(Your goal): Return only these lines: the one that contains "How far is (x=350, y=20)" and every line after it through the end of the listing, exactly, without pictures.

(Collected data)
____

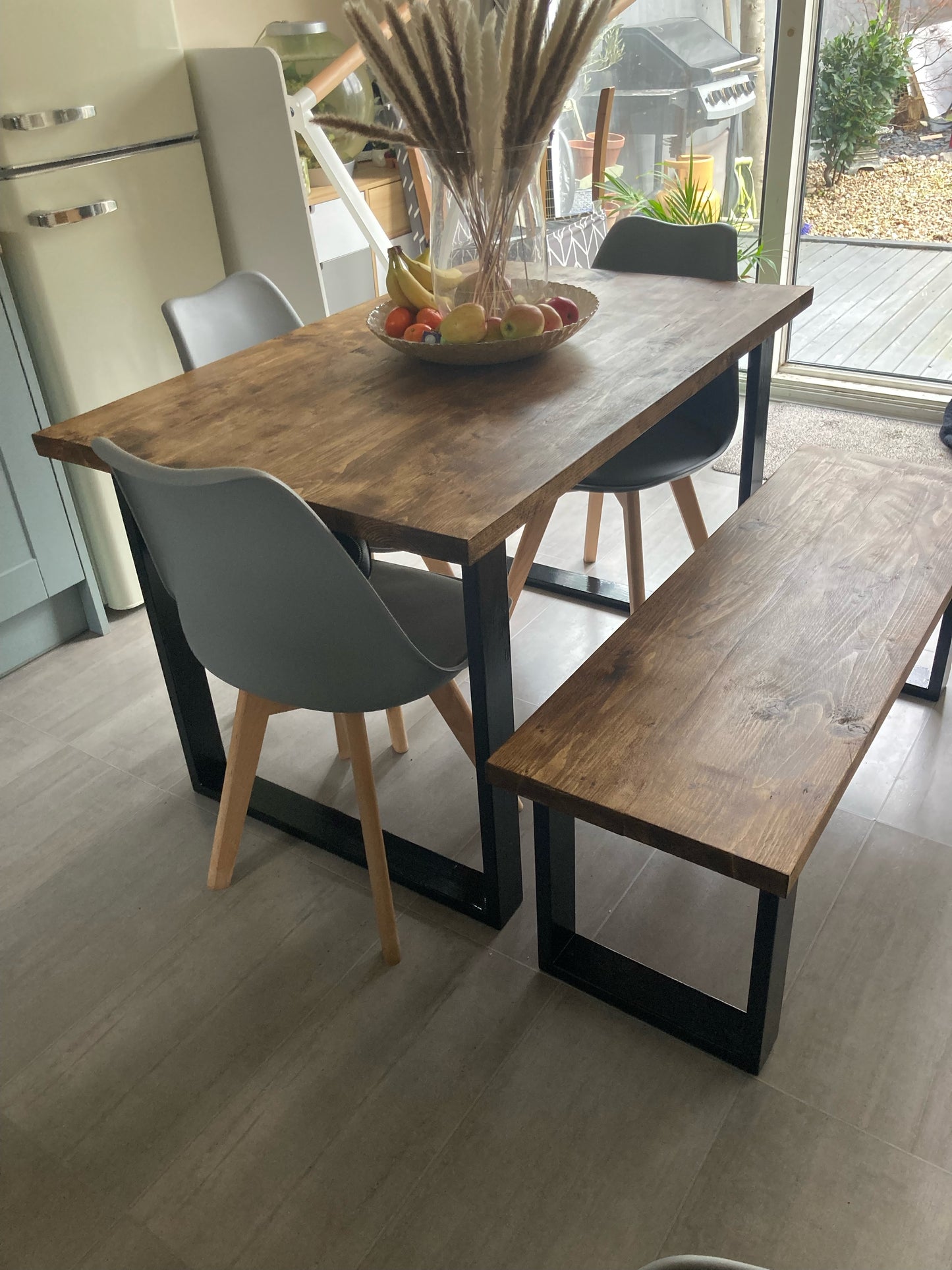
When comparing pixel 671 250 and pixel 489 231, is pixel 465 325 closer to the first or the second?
pixel 489 231

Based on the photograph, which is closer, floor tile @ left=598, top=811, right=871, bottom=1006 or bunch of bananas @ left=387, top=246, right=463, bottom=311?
floor tile @ left=598, top=811, right=871, bottom=1006

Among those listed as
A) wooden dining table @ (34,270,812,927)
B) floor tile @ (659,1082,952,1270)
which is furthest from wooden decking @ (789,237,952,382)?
floor tile @ (659,1082,952,1270)

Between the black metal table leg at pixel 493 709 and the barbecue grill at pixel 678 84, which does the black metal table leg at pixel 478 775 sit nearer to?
the black metal table leg at pixel 493 709

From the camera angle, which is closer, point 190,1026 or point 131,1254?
point 131,1254

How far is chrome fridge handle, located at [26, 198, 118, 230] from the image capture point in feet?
7.43

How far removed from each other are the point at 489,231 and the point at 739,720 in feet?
2.94

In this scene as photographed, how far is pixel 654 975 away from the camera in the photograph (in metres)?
1.57

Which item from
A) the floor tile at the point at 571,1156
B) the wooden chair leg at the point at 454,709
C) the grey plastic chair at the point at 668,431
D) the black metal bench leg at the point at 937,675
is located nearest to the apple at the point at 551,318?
the grey plastic chair at the point at 668,431

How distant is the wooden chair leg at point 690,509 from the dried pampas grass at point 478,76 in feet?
2.94

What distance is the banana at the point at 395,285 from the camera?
1.84 meters

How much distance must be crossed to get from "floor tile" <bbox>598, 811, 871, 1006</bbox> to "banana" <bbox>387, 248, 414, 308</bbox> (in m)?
1.08

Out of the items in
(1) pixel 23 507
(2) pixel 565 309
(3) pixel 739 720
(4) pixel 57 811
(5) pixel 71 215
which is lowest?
(4) pixel 57 811

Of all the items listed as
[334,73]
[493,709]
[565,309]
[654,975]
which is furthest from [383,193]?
[654,975]

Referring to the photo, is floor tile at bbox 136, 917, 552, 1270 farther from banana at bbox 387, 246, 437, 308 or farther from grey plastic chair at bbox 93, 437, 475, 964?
banana at bbox 387, 246, 437, 308
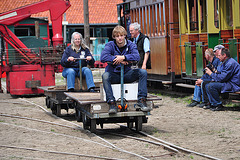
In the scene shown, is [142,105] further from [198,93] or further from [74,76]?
[198,93]

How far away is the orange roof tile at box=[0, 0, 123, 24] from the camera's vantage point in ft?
127

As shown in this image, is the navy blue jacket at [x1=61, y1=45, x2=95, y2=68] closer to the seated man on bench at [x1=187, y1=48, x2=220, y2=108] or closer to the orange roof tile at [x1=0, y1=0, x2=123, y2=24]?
the seated man on bench at [x1=187, y1=48, x2=220, y2=108]

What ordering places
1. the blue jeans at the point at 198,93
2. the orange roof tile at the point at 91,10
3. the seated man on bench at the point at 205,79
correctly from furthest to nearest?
1. the orange roof tile at the point at 91,10
2. the blue jeans at the point at 198,93
3. the seated man on bench at the point at 205,79

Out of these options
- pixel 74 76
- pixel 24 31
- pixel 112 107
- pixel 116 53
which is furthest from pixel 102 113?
pixel 24 31

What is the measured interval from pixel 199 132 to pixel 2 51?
10454 millimetres

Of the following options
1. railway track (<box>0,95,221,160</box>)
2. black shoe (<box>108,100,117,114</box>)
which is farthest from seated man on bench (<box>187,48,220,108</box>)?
black shoe (<box>108,100,117,114</box>)

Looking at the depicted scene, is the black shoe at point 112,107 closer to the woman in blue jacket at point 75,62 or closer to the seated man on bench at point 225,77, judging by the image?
the woman in blue jacket at point 75,62

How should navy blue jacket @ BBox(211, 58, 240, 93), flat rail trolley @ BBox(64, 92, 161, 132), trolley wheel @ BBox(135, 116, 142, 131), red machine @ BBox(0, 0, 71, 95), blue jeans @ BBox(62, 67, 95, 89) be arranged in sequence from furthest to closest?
red machine @ BBox(0, 0, 71, 95) → navy blue jacket @ BBox(211, 58, 240, 93) → blue jeans @ BBox(62, 67, 95, 89) → trolley wheel @ BBox(135, 116, 142, 131) → flat rail trolley @ BBox(64, 92, 161, 132)

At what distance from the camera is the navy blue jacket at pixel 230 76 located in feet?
35.9

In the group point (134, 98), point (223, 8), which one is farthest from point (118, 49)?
point (223, 8)

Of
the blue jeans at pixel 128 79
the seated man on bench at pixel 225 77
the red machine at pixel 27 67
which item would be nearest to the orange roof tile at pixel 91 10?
the red machine at pixel 27 67

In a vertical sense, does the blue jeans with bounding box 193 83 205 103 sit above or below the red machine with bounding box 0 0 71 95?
below

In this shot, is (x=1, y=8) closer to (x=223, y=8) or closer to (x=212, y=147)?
(x=223, y=8)

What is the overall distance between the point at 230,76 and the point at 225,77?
108 millimetres
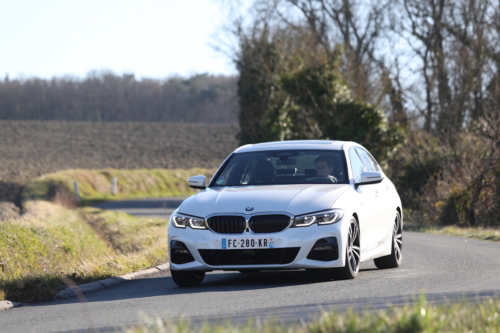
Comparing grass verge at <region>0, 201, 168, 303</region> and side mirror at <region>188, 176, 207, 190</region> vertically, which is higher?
side mirror at <region>188, 176, 207, 190</region>

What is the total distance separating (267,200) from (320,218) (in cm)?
60

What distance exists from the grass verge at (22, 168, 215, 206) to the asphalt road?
87.8 feet

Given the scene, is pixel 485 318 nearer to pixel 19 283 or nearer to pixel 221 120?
pixel 19 283

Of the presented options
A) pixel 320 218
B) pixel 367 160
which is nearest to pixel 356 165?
pixel 367 160

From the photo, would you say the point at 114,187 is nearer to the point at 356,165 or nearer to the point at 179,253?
the point at 356,165

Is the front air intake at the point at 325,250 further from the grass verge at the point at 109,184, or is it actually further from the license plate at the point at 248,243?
the grass verge at the point at 109,184

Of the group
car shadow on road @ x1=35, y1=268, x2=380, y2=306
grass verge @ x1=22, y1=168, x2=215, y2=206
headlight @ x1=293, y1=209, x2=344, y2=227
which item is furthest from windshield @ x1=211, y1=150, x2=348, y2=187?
grass verge @ x1=22, y1=168, x2=215, y2=206

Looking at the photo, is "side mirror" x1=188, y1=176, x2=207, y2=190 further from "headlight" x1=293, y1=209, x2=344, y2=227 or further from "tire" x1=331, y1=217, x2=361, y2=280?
"tire" x1=331, y1=217, x2=361, y2=280

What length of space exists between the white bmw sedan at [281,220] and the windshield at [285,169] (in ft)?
0.04

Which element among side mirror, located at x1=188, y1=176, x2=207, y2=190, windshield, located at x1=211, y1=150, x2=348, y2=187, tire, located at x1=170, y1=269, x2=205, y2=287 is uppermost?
windshield, located at x1=211, y1=150, x2=348, y2=187

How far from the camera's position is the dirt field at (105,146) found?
2233 inches

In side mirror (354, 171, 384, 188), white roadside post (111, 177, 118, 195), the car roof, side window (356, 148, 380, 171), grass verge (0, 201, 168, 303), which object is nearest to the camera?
grass verge (0, 201, 168, 303)

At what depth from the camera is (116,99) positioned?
411 ft

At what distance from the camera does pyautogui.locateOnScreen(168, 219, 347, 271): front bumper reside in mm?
8602
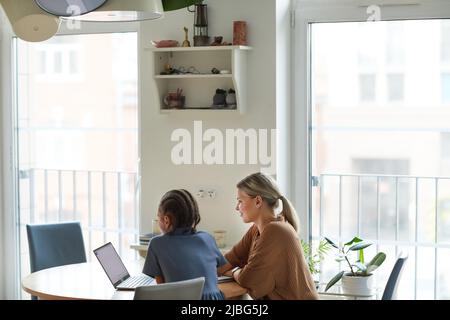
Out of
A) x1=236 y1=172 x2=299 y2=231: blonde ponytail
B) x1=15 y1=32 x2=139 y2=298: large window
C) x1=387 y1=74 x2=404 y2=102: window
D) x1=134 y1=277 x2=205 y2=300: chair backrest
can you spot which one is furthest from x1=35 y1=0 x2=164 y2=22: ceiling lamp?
x1=15 y1=32 x2=139 y2=298: large window

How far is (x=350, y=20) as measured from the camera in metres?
4.57

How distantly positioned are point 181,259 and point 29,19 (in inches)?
55.9

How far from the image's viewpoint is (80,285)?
3.83m

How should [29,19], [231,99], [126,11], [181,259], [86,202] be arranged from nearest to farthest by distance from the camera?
[29,19] → [126,11] → [181,259] → [231,99] → [86,202]

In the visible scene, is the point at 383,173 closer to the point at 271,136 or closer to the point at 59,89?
the point at 271,136

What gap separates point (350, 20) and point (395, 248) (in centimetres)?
135

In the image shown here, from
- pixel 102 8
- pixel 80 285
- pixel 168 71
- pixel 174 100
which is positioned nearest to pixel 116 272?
pixel 80 285

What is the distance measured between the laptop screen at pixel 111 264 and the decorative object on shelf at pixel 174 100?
3.54 feet

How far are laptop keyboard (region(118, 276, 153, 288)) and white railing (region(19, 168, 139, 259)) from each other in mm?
1488

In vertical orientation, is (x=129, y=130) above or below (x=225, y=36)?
below

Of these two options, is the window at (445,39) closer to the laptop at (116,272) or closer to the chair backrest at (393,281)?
the chair backrest at (393,281)

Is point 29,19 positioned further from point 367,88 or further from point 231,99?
point 367,88

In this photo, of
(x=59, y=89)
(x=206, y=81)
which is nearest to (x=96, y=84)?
(x=59, y=89)

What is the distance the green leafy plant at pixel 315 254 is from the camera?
456 centimetres
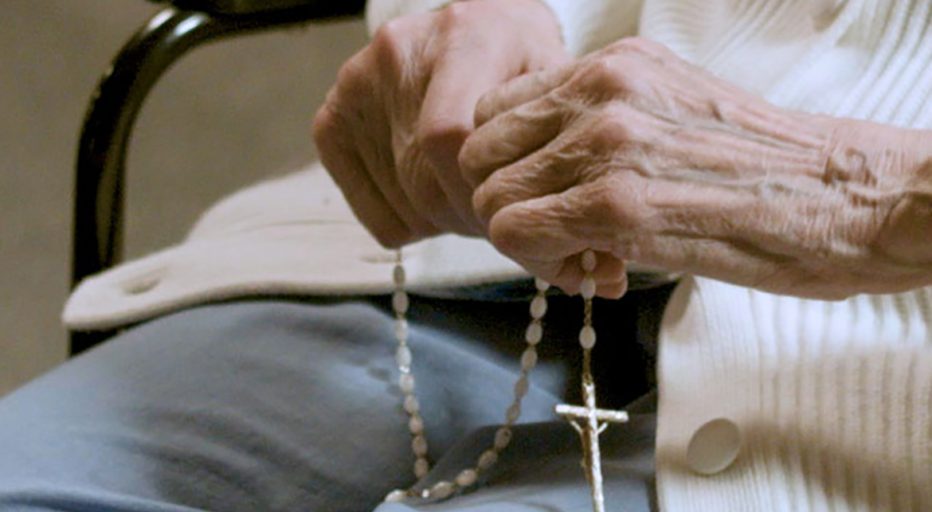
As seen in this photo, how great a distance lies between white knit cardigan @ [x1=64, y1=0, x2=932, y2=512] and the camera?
508 mm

____

(Answer to the task):
How far is (x=350, y=20) as measured from the camera in metres?
4.57

How distantly positioned are point 181,259 and point 29,19 (in inches)?
55.9

How far from the image's viewpoint is (80,285)?
3.83m

How should [29,19], [231,99], [126,11], [181,259], [86,202] be arranged from nearest to farthest by distance from the camera?
[29,19] → [126,11] → [181,259] → [231,99] → [86,202]

In the visible scene, is the point at 383,173 closer to the point at 271,136 or closer to the point at 59,89?
the point at 271,136

What gap separates point (350, 20) and point (395, 248) (in centimetres)?
135

In the image shown here, from
- pixel 102 8
- pixel 80 285
- pixel 168 71
- pixel 174 100
which is positioned nearest to pixel 116 272?
pixel 80 285

What is the distance measured between the laptop screen at pixel 111 264 and the decorative object on shelf at pixel 174 100?
3.54 feet

How far are laptop keyboard (region(118, 276, 153, 288)) and white railing (region(19, 168, 139, 259)) from each other in mm?
1488

In vertical orientation, is (x=129, y=130) above or below (x=225, y=36)?
below

Of these two options, is the window at (445,39) closer to the laptop at (116,272) or closer to the chair backrest at (393,281)?
the chair backrest at (393,281)

Is point 29,19 positioned further from point 367,88 or further from point 231,99?
point 367,88

In this photo, of
(x=59, y=89)
(x=206, y=81)
which is nearest to (x=96, y=84)?
(x=59, y=89)

What is the distance the green leafy plant at pixel 315 254 is from the camera?
456 centimetres
As seen in this photo, how great a distance lies between white knit cardigan @ [x1=64, y1=0, x2=932, y2=512] and the camera?
508 mm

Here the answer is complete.